Il leader liberale, in calo di consensi e alla ricerca di maggiore visibilità per sé e per il suo partito, non disdegna nelle sue dichiarazioni di lisciare un po’ il pelo al sentimento populista: mentre i cittadini dovrebbero fare solo docce brevi (e fredde), secondo la narrazione popolare i politici si starebbero avvolgendo di ostentazione e sfarzo con un progetto edilizio milionario. La politica ha i suoi costi, ma per Lindner sbaglia chi crede che la sua intenzione sia di inseguire il sempre più diffuso sentimento di disincanto per la politica. Si tratta di buon senso.

Sono dunque ormai lontani i tempi in cui la cancelleria veniva esaltata come edificio simbolo della riunificazione, anche dal punto di vista architettonico. Con le sue linee allungate lungo gli argini del fiume Sprea, la sagoma dell’intero complesso ricongiungeva come una enorme graffetta due terreni che prima appartenevano all’est e all’ovest di Berlino, richiamando proprio la nuova unione di due parti della città e del paese che erano state per quarant’anni divise.

------------------------------------------------

_COMPITI ASSEGNATI_.
1. Elenca tutti i nomi propri che compaiono nel brano sulla cancelleria di Berlino.
2. Prosegui il brano sulla cancelleria di Berlino, riprendendo subito dopo la sua ultima frase.
Le voci che seguono sono materiale a sé, distinto dal brano.

_DATI FORNITI_.
------------------------------------------------

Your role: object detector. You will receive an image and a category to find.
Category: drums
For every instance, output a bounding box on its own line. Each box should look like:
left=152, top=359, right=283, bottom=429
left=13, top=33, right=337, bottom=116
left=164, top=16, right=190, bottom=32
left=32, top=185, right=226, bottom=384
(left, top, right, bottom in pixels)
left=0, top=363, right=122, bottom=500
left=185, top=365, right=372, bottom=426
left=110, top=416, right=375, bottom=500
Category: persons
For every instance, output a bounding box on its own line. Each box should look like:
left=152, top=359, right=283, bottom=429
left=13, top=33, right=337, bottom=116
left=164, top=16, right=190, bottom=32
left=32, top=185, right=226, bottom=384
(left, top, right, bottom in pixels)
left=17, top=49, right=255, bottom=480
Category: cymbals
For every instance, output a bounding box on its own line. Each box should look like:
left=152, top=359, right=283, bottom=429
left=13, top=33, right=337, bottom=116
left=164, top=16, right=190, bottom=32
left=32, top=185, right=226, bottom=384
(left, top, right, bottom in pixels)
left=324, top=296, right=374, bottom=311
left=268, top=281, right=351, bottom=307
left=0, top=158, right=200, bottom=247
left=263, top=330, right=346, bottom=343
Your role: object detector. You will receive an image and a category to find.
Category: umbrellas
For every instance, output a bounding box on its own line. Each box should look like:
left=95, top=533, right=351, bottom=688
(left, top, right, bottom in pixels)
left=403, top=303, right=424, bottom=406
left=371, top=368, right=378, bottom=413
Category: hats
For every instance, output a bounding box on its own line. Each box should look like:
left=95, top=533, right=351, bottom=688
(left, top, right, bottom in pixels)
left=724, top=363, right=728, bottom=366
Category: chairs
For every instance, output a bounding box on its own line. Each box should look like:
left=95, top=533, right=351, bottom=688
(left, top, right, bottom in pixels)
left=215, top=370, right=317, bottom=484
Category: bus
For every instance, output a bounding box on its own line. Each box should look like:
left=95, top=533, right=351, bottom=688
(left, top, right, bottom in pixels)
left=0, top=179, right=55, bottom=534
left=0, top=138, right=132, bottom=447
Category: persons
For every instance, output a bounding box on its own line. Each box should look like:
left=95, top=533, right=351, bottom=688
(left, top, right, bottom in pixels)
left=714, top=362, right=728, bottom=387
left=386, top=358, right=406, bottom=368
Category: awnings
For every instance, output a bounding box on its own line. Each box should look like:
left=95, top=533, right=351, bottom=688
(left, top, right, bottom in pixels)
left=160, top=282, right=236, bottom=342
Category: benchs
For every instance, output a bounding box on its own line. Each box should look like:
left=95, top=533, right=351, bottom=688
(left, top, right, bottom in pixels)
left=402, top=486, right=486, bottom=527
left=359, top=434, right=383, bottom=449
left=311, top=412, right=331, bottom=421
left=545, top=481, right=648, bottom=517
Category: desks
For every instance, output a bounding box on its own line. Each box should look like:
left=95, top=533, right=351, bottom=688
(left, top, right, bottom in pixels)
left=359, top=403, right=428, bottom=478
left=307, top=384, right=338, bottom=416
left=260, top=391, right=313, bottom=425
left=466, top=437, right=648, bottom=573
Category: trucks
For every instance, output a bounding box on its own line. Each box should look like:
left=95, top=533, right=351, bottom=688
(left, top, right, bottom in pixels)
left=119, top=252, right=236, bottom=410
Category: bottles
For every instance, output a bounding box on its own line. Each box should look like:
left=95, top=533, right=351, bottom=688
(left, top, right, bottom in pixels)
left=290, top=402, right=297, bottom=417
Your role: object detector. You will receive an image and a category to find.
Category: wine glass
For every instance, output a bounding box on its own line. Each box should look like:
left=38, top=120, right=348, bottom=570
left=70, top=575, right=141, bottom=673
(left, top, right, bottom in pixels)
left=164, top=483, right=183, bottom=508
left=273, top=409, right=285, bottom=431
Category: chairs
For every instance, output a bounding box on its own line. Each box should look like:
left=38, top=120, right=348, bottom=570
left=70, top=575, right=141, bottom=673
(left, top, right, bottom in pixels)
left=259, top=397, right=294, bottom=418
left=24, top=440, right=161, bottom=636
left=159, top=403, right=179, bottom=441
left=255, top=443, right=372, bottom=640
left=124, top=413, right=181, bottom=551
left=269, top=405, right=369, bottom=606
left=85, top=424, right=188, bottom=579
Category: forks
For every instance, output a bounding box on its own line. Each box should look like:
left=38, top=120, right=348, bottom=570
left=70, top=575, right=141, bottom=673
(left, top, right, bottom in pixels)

------------------------------------------------

_RISPOSTE PER COMPITO_.
1. Lindner, Sprea, Berlino

2.
Oggi quel simbolismo non scalda più il cuore dei tedeschi e ogni nuova spesa per la politica viene interpretata come il perseguimento di privilegi di casta, piuttosto che come investimenti per il bene pubblico. Un nodo che si intreccia sempre di più anche di fronte a questa ennesima decisione che divide il governo.